Flying from nighttime Birmingham, into Reykjavík and arriving at past 1am it was slightly confusing being greeted with daylight, it’s high latitude ensuring long, long summer days. The island of Grimsey is just inside the Arctic Circle, and even by a 3am bedtime, it was tempting to skip sleep to go for a walk around Reykjavík in the light of the night.
A few short hours sleep later we were out in monster trucks.
These are typical vehicles in Iceland, as they are the only transportation equipped for driving on the, rough, and sharp lava that forms the off-road parts of the island. A road encircles Iceland but if you want to venture into the interior or visit a glacier, then they are the required mode of transport. We went off-road to pay a visit to Langjokull glacier, which is almost 1000 sq/km in size. It is shrinking though, the effects of global warming are impossible to ignore when visiting Langjokull; walking where there’s supposed to be solid ice, there is often 6 inches of slush. The glacier is retreating, between 1958 and 2000 it shrunk by 72 sq/km.
The landscape of Iceland is fairly barren, there aren’t many trees, and the lava fields are often carpeted with moss. This gives it a slightly alien feel, especially to those used to a deciduous woodlands, and cultivated fields.
The weather can also be interesting. There’s little shelter, and when it rains, it can seem incessant, add an accompanying wind, and the conditions are unforgiving. Good quality outdoor clothing is essential, regardless of the time of year.
The Icelandic people are experts at surviving in these inclement conditions, taking their advice on clothing, and equipment is recommended. They’re also among the happiest nations in the world. I’m not joking, several surveys have returned the verdict that despite their harsh environment, the Icelandic people are genuinely content. I don’t doubt it for a minute, they have the knack of overcoming adversity, and look upon setbacks as just that, minor challenges, which require meeting.
Fairly regular volcano eruptions, often destroy homes, not to worry, the only priority is survival. The house will be rebuilt, as the Icelandic community will fund, and build the replacement! This seems a unique arrangement, and demonstrates a sense of community in the face of natural disaster.
Unsurprisingly, with all that volcanic activity, Iceland is leading the world in the use of geothermal energy. The capital, Reykjavík is powered entirely by sustainable energy, and the island has a target of being totally sustainable by 2050.

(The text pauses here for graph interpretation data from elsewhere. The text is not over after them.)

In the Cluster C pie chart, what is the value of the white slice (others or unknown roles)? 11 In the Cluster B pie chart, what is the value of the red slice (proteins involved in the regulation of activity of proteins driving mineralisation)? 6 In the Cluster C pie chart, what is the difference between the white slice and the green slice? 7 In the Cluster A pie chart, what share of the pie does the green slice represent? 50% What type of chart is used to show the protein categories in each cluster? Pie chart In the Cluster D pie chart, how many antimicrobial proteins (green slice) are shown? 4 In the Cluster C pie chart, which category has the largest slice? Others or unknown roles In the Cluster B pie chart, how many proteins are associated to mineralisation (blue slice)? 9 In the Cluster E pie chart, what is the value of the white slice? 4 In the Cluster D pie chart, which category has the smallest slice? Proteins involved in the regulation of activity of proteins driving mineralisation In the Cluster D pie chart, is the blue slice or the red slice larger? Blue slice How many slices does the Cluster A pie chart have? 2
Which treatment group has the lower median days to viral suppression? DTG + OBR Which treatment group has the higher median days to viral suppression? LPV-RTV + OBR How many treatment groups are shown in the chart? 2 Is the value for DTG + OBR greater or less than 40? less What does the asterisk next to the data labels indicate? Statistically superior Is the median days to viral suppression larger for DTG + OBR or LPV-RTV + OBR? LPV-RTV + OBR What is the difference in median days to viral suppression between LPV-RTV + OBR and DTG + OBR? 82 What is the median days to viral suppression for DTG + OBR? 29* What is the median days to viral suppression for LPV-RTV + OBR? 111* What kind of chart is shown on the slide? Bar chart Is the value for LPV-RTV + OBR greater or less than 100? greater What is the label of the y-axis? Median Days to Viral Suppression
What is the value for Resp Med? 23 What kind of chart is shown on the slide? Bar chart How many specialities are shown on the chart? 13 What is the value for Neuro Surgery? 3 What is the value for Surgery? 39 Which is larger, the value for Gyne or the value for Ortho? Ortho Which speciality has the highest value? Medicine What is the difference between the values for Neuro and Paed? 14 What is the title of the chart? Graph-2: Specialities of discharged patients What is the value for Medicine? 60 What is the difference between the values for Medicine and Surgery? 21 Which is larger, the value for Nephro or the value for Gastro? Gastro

The Icelandic energy model is the envy of the world, and it’s engineers are now advising over 40 countries worldwide on geothermal energy. Having having visited a glacier, seen the effects of global warming first hand, the day we cease our reliance on fossil fuels cannot come soon enough.
Icelandic cuisine is also reliant on geothermal activity. Fruit and vegetables are grown in specially heated greenhouses. The crops are grown indoors, so there isn’t any need for pesticides, therefore all grown produce is essentially organic. This is a recent innovation though, and the traditional dishes of the island tend not to use fruit or vegetables. Icelandic cuisine consists mainly of fish, or lamb dishes, both of which are utterly delicious.
The other activity you simply must try when on Iceland is the Blue Lagoon …… Bobbing about in the deliciously warm water, even in driving rain, is an absolute treat. The natural algae mask is highly recommended.
This was a brief trip, but Iceland delivered in spades, and I adored the place. It is a photographer’s paradise, with stunning landscapes, and the arctic light is generally superb. If the weather is favourable, time is sufficient , and reliable transport is available, it’s perfect for landscape enthusiasts.
About Alison Bailey
I started as a photographer at the tender age of three when my Dad gave me my first camera, a Kodak Brownie. I crawled around ‘taking pictures’ of everything, even though there wasn’t any film, and I’ve been taking pictures ever since.
I’ve worked as a Lab Technician specialising in Pathology to the promised land of Olympus cameras, and even a spell in law enforcement. I’ve returned to my first love now however, specialising in wedding photography. I predominantly use digital today, but the traditionalist in me still loves film, and the skills required to develop it.